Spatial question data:
▼

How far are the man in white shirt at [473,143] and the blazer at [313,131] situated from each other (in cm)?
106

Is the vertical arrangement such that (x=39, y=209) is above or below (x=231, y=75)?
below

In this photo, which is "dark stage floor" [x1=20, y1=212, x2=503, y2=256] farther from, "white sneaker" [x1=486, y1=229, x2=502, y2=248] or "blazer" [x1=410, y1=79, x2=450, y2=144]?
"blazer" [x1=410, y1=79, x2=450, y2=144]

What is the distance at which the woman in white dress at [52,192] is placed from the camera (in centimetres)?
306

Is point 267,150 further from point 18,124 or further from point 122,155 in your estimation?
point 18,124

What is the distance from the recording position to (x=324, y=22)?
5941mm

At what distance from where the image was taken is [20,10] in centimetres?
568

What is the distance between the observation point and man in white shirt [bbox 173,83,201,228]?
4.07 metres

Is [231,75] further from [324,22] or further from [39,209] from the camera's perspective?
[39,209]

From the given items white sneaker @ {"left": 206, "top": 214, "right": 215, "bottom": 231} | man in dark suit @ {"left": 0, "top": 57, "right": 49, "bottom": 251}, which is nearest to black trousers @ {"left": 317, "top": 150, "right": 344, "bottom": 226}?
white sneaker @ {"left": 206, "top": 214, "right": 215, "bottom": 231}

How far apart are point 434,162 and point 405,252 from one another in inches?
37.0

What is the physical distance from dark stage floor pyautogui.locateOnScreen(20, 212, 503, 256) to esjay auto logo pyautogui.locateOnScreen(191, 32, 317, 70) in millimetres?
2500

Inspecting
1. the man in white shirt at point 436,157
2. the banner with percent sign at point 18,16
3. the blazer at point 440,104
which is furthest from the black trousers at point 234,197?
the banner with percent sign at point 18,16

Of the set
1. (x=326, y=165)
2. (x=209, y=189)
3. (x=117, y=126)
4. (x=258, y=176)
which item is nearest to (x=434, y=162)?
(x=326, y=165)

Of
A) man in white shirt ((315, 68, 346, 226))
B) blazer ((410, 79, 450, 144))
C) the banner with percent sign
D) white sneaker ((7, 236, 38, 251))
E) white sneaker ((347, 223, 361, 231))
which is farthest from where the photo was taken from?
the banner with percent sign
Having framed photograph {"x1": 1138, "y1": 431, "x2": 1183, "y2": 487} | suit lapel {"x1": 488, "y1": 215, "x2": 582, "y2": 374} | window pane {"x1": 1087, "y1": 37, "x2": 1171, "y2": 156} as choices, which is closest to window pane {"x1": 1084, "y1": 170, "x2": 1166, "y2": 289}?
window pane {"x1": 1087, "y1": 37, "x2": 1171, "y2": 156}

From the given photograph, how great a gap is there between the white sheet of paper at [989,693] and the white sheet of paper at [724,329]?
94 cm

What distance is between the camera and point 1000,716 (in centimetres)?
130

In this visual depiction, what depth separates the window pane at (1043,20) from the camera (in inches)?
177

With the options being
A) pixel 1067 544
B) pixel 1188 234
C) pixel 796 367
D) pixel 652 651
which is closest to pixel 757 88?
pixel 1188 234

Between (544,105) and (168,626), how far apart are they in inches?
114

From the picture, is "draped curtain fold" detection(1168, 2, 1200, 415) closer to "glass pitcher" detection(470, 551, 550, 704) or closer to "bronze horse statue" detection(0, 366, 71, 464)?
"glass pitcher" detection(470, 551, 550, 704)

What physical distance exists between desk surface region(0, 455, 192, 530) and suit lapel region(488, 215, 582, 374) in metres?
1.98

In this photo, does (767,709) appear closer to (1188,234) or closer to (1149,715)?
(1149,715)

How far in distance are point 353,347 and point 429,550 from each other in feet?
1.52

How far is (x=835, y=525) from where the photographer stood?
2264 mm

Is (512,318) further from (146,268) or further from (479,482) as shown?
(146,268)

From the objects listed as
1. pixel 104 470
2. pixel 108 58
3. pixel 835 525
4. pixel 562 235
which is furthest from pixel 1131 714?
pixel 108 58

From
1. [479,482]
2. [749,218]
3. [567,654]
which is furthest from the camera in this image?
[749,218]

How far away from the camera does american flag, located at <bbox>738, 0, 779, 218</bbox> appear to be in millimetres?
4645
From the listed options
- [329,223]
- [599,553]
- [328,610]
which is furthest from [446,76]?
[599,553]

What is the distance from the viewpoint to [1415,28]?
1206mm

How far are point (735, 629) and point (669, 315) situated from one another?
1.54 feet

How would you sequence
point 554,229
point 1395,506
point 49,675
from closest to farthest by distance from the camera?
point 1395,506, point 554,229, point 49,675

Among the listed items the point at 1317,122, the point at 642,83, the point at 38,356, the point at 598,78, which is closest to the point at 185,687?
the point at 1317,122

▲

WHAT THE TASK ASKS
Please write out the part of the data that opens with the line containing "What is the distance from the viewpoint" and runs through the end of the data, copying each line unchanged.

TASK OUTPUT
What is the distance from the viewpoint to [1415,28]?
1206mm

How far are point (735, 629) and point (669, 315) situated from one another?
1.54 feet

How would you sequence
point 554,229
point 1395,506
point 49,675
from closest to farthest by distance from the camera?
point 1395,506, point 554,229, point 49,675

Among the listed items the point at 1317,122, the point at 642,83, the point at 38,356, the point at 598,78, which is closest to the point at 185,687?
the point at 1317,122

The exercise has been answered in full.